Wednesday, November 28, 2012

Gluten-Free Country Batard

In the wake of the Vegan Sandwiches Save the Day! giveaway, I thought I'd post a few bread recipes to get you on your way to some great lunches.  As you know from all my previous baking posts, I am very familiar with gluten-filled baking.  And, while I have always been intrigued with gluten-free baking and what methods can produce tasty loaves, I have never explored it in any detail.  I was really looking forward to Peter Reinhart's new gluten-free cookbook and had it on pre-order for quite a while.  I figured if anyone could crack to code of wheat-free baking it would be him.  I love all of his previous books and find his recipes very easily veganizeable (usually eggs serve to enrich the dough and little else, and thus are easy to replace).  Not so this time.  All the recipes rely heavily on eggs and egg whites to give the bread structure and rise.  So, while it is easy to replace an egg or two in some enriched dough, it's not so easy to replicate the role 8 eggs whites are supposed to play in a wheat-free loaf.  Le sigh.

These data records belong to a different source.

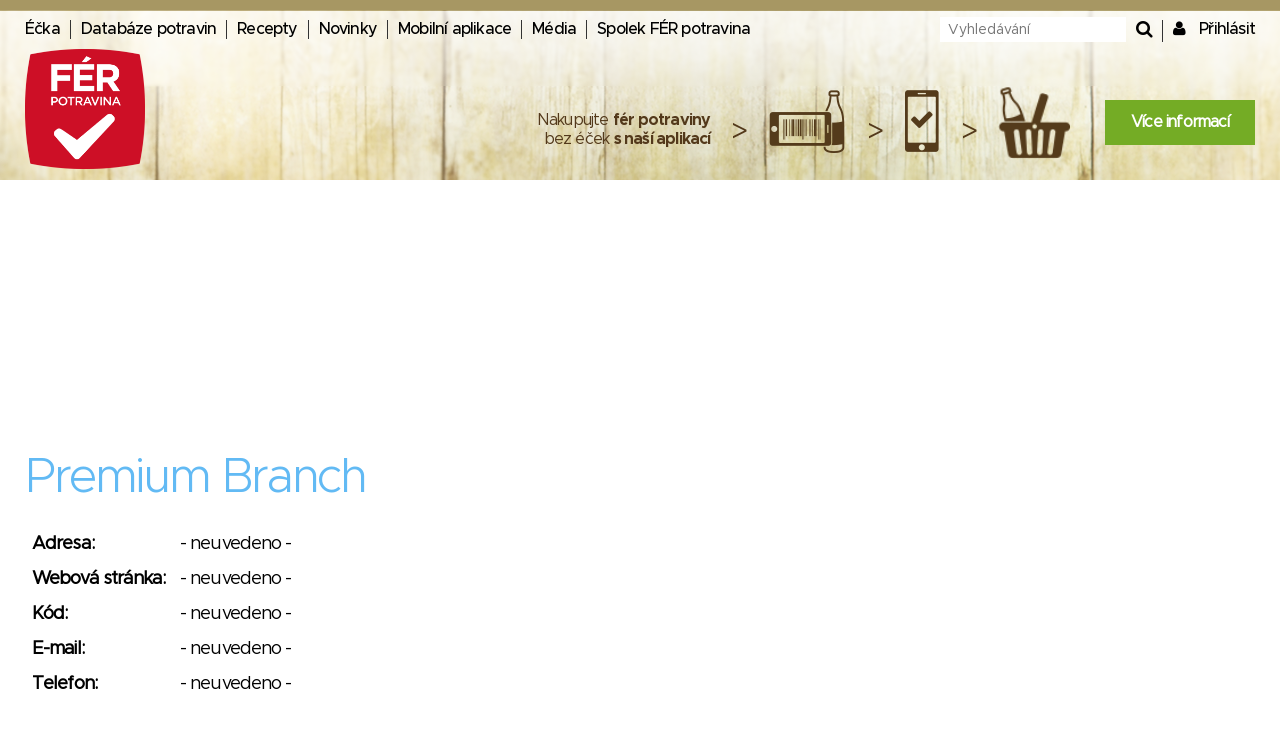

--- FILE ---
content_type: application/javascript
request_url: https://www.ferpotravina.cz/vendor/jquery-ui/ui/i18n/datepicker-cs.js
body_size: 1055
content:
/* Czech initialisation for the jQuery UI date picker plugin. */
/* Written by Tomas Muller (tomas@tomas-muller.net). */
(function( factory ) {
	if ( typeof define === "function" && define.amd ) {

		// AMD. Register as an anonymous module.
		define([ "../datepicker" ], factory );
	} else {

		// Browser globals
		factory( jQuery.datepicker );
	}
}(function( datepicker ) {

datepicker.regional['cs'] = {
	closeText: 'Zavřít',
	prevText: '&#x3C;Dříve',
	nextText: 'Později&#x3E;',
	currentText: 'Nyní',
	monthNames: ['leden','únor','březen','duben','květen','červen',
	'červenec','srpen','září','říjen','listopad','prosinec'],
	monthNamesShort: ['led','úno','bře','dub','kvě','čer',
	'čvc','srp','zář','říj','lis','pro'],
	dayNames: ['neděle', 'pondělí', 'úterý', 'středa', 'čtvrtek', 'pátek', 'sobota'],
	dayNamesShort: ['ne', 'po', 'út', 'st', 'čt', 'pá', 'so'],
	dayNamesMin: ['ne','po','út','st','čt','pá','so'],
	weekHeader: 'Týd',
	dateFormat: 'dd.mm.yy',
	firstDay: 1,
	isRTL: false,
	showMonthAfterYear: false,
	yearSuffix: ''};
datepicker.setDefaults(datepicker.regional['cs']);

return datepicker.regional['cs'];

So, I was excited to discover Jennifer Katzinger's Gluten-Free and Vegan Bread.  I ordered it right away.  Katzinger's basic baking theory is gluten-free bread does not need to rise like its glutinous counterpart.  Instead, these loaves rely on oven-rise to give them some spring and a lighter crumb.  I decided to make a loaf for an NDP dinner party for which I was providing a variety of baked goods.  This country batard seemed like it would be a crowd pleaser.  Here is the recipe, taken from the preview on Amazon.

Now, if you are a baker you might be wondering how you can bake a loaf for almost 2 hours at 425+ degrees and not have it turn into a burnt brick.  Well, the answer is you can't.  The first thing that struck me as I read through the recipes were the incredibly long baking times (as long as four hours!).  I was dubious, but plunged ahead.  After an hour things were smelling burnt so I removed the almost black loaf from the oven.  So, while I like how these loaves come together (some may question the amounts of tapioca and/or arrowroot), I am perplexed with how way off the baking times are.  Thankfully, she does say that a loaf that reaches 205 to 210 degrees is baked.  So, armed with my thermometer, I tinkered around and found the following baking times produced a pretty impressive loaf:
  1. 15 mins at 400.
  2. 15 mins at 350.  Rotate loaf in the oven then
  3. 15 mins at 350.

An hour less baking time?  Can that be right? Making the recipe a third time I accidentally added 1.5 cups of water.  It meant that I had to shape the loaf with extra flour, but the oven rise was better.  That is the loaf you see pictured above.  I also made the following changes:
  1. Ground the chia seeds.
  2. Used warm water for the yeast--I could not get it to activate in room temp water.
  3. Added the oil after the yeast had activated.
I also made the Soft Millet Sandwich Bread and the Quinoa Sandwich Bread.  Again, the baking times are a bit mysterious.  The two loaves are essentially the same ingredients and the same wet to dry ratio.  And yet, the Millet Bread is supposed to bake for 1 hour 45 mins, and the Quinoa Bread for 2 hours and 30 mins at 350.  I found that an hour sufficed. 

So in the end I am not sure what to make of this book.  The basic ideas seem good, but the recipes are unreliable. But, if you have some baking sense, the end product can be tasty and not too dense.